Panią Ewę, która na początku tygodnia spacerowała z psem w Józefowie pod Warszawą, przed atakiem lochy uratował uzbrojony sąsiad. – Pierwszy dzik ruszył na wilczura, ale przestraszył się mnie. Natychmiast z krzaków wyskoczył ogromny dzik i zaczął iść prosto na mnie. Byłam przerażona. W ostatniej chwili spłoszył ją wystrzał – opowiada „Rz” pani Ewa, która planuje kupić własny pistolet hukowy na wypadek kolejnych spotkań z dzikami.

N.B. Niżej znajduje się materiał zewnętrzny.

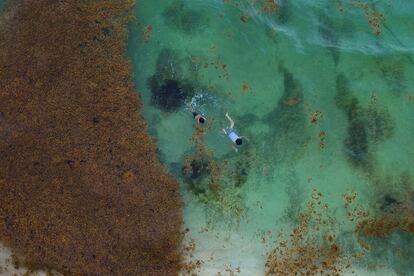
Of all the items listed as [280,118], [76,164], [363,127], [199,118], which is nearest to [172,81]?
[199,118]

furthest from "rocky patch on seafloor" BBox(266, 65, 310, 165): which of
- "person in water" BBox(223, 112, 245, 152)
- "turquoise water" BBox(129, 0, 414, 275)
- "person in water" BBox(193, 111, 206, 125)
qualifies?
"person in water" BBox(193, 111, 206, 125)

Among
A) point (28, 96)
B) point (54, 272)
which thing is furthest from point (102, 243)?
point (28, 96)

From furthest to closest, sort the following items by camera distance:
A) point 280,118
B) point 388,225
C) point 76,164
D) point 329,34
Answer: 1. point 329,34
2. point 280,118
3. point 76,164
4. point 388,225

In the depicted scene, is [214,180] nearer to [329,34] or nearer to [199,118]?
[199,118]

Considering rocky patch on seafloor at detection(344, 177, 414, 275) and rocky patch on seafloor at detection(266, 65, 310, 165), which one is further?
rocky patch on seafloor at detection(266, 65, 310, 165)

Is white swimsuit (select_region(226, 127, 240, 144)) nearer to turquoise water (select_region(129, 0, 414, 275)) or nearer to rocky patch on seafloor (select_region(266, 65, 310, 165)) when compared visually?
turquoise water (select_region(129, 0, 414, 275))
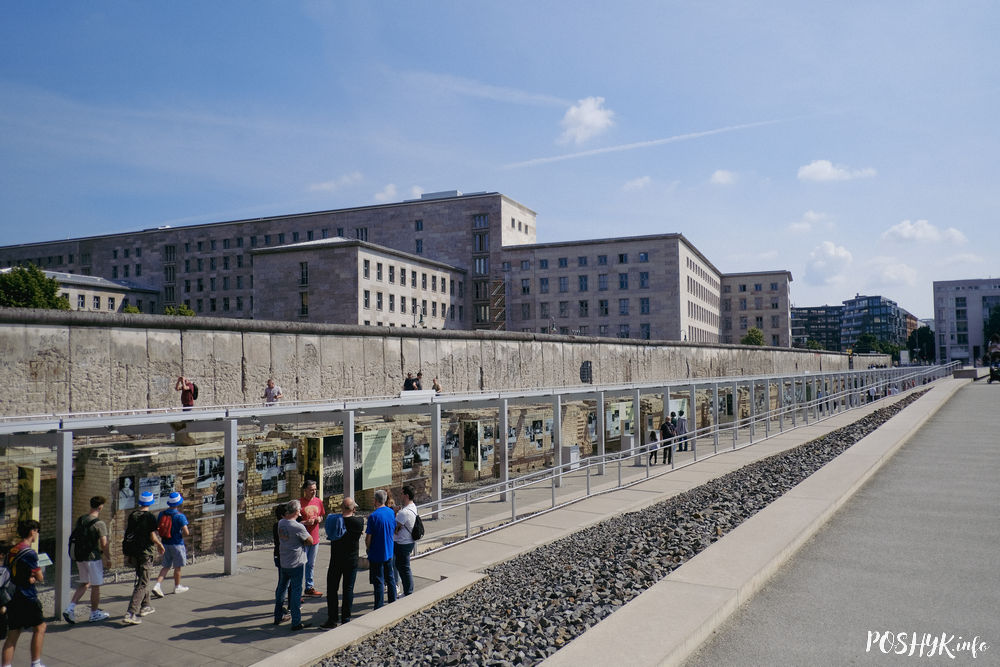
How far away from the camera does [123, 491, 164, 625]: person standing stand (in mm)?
8025

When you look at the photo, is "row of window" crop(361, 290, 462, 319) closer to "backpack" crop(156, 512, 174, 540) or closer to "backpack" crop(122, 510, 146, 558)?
"backpack" crop(156, 512, 174, 540)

Po jej przygodzie część sąsiadów zrezygnowała ze spacerów w kierunku lasu.
Ale dziki atakują nie tylko na ulicach. Wygłodniałe stada włamują się do altanek śmietnikowych i podkopują się pod ogrodzenia. Nie pomagają nawet gwoździe i wzmocnienia z drutu kolczastego. Działkowcy narzekają na wyjedzone nowalijki, a nawet cebulki kwiatów, rolnicy w całym kraju – na przeorane pola. Ale straty w plonach to nic wobec zagrożenia życia.
– Dzik jest zwierzęciem niebezpiecznym dla człowieka. Co gorsza, kolejne pokolenia, pożywiające się w przydomowych śmietnikach, a często dokarmiane przez mieszkańców, tracą respekt wobec człowieka – mówi dr Andrzej Kruszewicz, dyrektor warszawskiego zoo, który podczas spacerów nad brzegiem Wisły regularnie natyka się na całe watahy.